En 1305, Giotto di Bondone peint une scène bouleversante de tendresse: le baiser entre Joachim et Anne, parents de la Vierge Marie, devant la Porte dorée de Jérusalem. Cette fresque, visible dans la chapelle des Scrovegni à Padoue, est considérée comme le tout premier baiser de l’histoire de l’art occidental.
À Padoue, dans la pénombre sacrée de la chapelle des Scrovegni, une scène attire immédiatement le regard, par sa douceur inattendue. Deux visages se frôlent, deux fronts s’effleurent, deux bouches se cherchent. Ce n’est ni Roméo ni Juliette, ni Tristan ni Iseut. C’est Joachim et Anne, couple biblique et parents de Marie, la future mère du Christ. Peinte par Giotto di Bondone vers 1305, cette fresque représente ce que beaucoup considèrent comme le premier baiser de l’histoire de l’art occidental. Un geste d’amour conjugal, à la fois pudique et chargé d’émotion, qui marque une rupture radicale avec les conventions artistiques de son temps.
Le cycle dans lequel s’inscrit cette scène est monumental: 38 fresques racontent la vie de la Vierge, depuis l’expulsion de Joachim du Temple jusqu’à la Crucifixion du Christ. Giotto, figure majeure de la pré-Renaissance italienne, y développe une narration innovante, fondée sur l’expression des sentiments humains. Dans un monde encore dominé par l’art byzantin, figé et hiératique, il insuffle à ses personnages une vie intérieure, des gestes crédibles, des émotions palpables. Son style préfigure déjà le Quattrocento.
La scène du baiser se déroule devant la Porte dorée de Jérusalem, lieu symbolique où Joachim et Anne, séparés depuis de longs mois, se retrouvent après avoir reçu, chacun de leur côté, la visite d’un ange leur annonçant qu’ils concevront un enfant. La Bible ne raconte pas cette rencontre; elle est tirée d’un texte ancien dont l’origine est incertaine, datant du IIe siècle, le Protévangile de Jacques, très populaire au Moyen Âge. L’épisode était donc connu du public chrétien du XIVe siècle, mais jamais il n’avait été représenté ainsi.
Un geste révolutionnaire
Dans la fresque, Joachim approche Anne avec une tendresse extrême. Leurs visages s’unissent dans une étreinte muette, leurs mains se tiennent avec une intensité retenue. L’émotion est contenue mais profonde. Ce n’est pas un baiser passionné ni une effusion sensuelle, mais un moment de joie pure, de reconnaissance réciproque, de promesse divine. Autour d’eux, deux femmes assistent discrètement à la scène, comme pour en souligner l’intimité et la rareté.

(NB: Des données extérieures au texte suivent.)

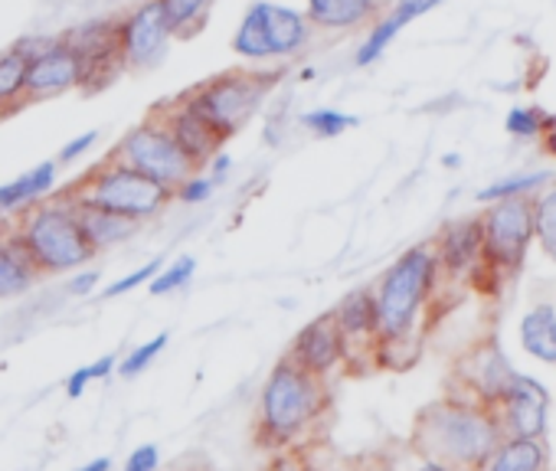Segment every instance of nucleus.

Ce que Giotto accomplit ici est inédit: il humanise les figures sacrées. Il leur donne des corps qui s’étreignent, des visages qui pleurent et des bouches qui s’embrassent. À une époque où la plupart des peintres représentaient encore la Vierge comme une icône figée, il la raconte à travers ses parents, ses origines charnelles et son enracinement affectif. L’incarnation du divin commence ici, dans ce baiser partagé par deux époux.
Techniquement, la scène témoigne aussi de la maîtrise nouvelle de Giotto: l’espace est crédible, les architectures sont en perspective, les drapés ont du volume et les personnages ont du poids. Giotto ne cherche plus à illustrer des vérités théologiques abstraites, mais à émouvoir, à faire ressentir la foi à travers l’expérience humaine. C’est pour cela que la scène touche encore aujourd’hui.

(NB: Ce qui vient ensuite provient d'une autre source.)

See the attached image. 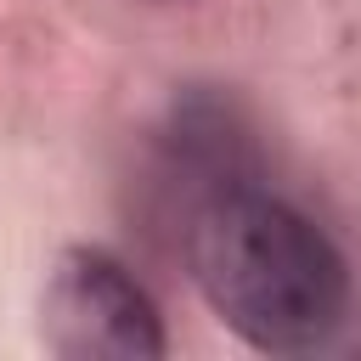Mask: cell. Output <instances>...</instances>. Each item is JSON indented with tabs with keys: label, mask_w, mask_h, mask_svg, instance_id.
Returning a JSON list of instances; mask_svg holds the SVG:
<instances>
[{
	"label": "cell",
	"mask_w": 361,
	"mask_h": 361,
	"mask_svg": "<svg viewBox=\"0 0 361 361\" xmlns=\"http://www.w3.org/2000/svg\"><path fill=\"white\" fill-rule=\"evenodd\" d=\"M39 338L62 361H158L164 322L147 288L102 248H68L39 293Z\"/></svg>",
	"instance_id": "cell-2"
},
{
	"label": "cell",
	"mask_w": 361,
	"mask_h": 361,
	"mask_svg": "<svg viewBox=\"0 0 361 361\" xmlns=\"http://www.w3.org/2000/svg\"><path fill=\"white\" fill-rule=\"evenodd\" d=\"M209 310L254 350H316L350 316V265L299 209L265 192H220L186 231Z\"/></svg>",
	"instance_id": "cell-1"
}]
</instances>
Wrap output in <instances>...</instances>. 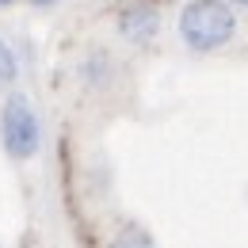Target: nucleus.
I'll list each match as a JSON object with an SVG mask.
<instances>
[{"instance_id":"6e6552de","label":"nucleus","mask_w":248,"mask_h":248,"mask_svg":"<svg viewBox=\"0 0 248 248\" xmlns=\"http://www.w3.org/2000/svg\"><path fill=\"white\" fill-rule=\"evenodd\" d=\"M0 4H8V0H0Z\"/></svg>"},{"instance_id":"7ed1b4c3","label":"nucleus","mask_w":248,"mask_h":248,"mask_svg":"<svg viewBox=\"0 0 248 248\" xmlns=\"http://www.w3.org/2000/svg\"><path fill=\"white\" fill-rule=\"evenodd\" d=\"M119 31H123L126 42L145 46V42L160 31V12H156L153 4H130V8L119 12Z\"/></svg>"},{"instance_id":"39448f33","label":"nucleus","mask_w":248,"mask_h":248,"mask_svg":"<svg viewBox=\"0 0 248 248\" xmlns=\"http://www.w3.org/2000/svg\"><path fill=\"white\" fill-rule=\"evenodd\" d=\"M16 77H19V65H16V54H12V46L0 38V88H8V84H16Z\"/></svg>"},{"instance_id":"f03ea898","label":"nucleus","mask_w":248,"mask_h":248,"mask_svg":"<svg viewBox=\"0 0 248 248\" xmlns=\"http://www.w3.org/2000/svg\"><path fill=\"white\" fill-rule=\"evenodd\" d=\"M0 138H4V149L16 160H27V156L38 153V141H42V130H38V119H34L31 103L23 95H12L0 111Z\"/></svg>"},{"instance_id":"423d86ee","label":"nucleus","mask_w":248,"mask_h":248,"mask_svg":"<svg viewBox=\"0 0 248 248\" xmlns=\"http://www.w3.org/2000/svg\"><path fill=\"white\" fill-rule=\"evenodd\" d=\"M34 4H54V0H34Z\"/></svg>"},{"instance_id":"0eeeda50","label":"nucleus","mask_w":248,"mask_h":248,"mask_svg":"<svg viewBox=\"0 0 248 248\" xmlns=\"http://www.w3.org/2000/svg\"><path fill=\"white\" fill-rule=\"evenodd\" d=\"M237 4H248V0H237Z\"/></svg>"},{"instance_id":"20e7f679","label":"nucleus","mask_w":248,"mask_h":248,"mask_svg":"<svg viewBox=\"0 0 248 248\" xmlns=\"http://www.w3.org/2000/svg\"><path fill=\"white\" fill-rule=\"evenodd\" d=\"M111 248H156V245H153V237H149L141 225H126V229L115 233Z\"/></svg>"},{"instance_id":"f257e3e1","label":"nucleus","mask_w":248,"mask_h":248,"mask_svg":"<svg viewBox=\"0 0 248 248\" xmlns=\"http://www.w3.org/2000/svg\"><path fill=\"white\" fill-rule=\"evenodd\" d=\"M233 31H237V16L225 0H191L180 12V38L199 54L225 46Z\"/></svg>"}]
</instances>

Certains historiens de l’art, comme Erwin Panofsky, ont souligné à quel point cette scène préfigure les recherches ultérieures de la Renaissance sur le naturalisme et la psychologie. D’autres, comme Georges Didi-Huberman, y voient le surgissement d’une «émotion vraie», c’est-à-dire d’un art où les sentiments ne sont pas seulement représentés, mais incarnés. Le baiser devient alors non seulement un acte d’amour, mais un moment de bascule pour l’histoire de la peinture occidentale.
L’œuvre de Giotto dans la chapelle des Scrovegni a exercé une influence majeure. Elle inspirera Masaccio, Fra Angelico, Piero della Francesca, jusqu’à Michel-Ange lui-même. La fresque du baiser a souvent été citée comme le point de départ d’un art plus humain, plus proche de l’expérience vécue, et donc, plus sensible à la chair qu’à l’abstraction.
Aujourd’hui encore, face à cette scène vieille de plus de sept siècles, le visiteur est saisi. Ce n’est pas seulement le «premier baiser de l’art occidental» qu’il contemple, mais le surgissement d’un nouveau regard. Un regard capable de voir dans le religieux non pas un dogme désincarné, mais une histoire d’hommes et de femmes, faite de séparation et de retrouvailles. Et, au milieu de tout cela, un baiser, pudique et éternel.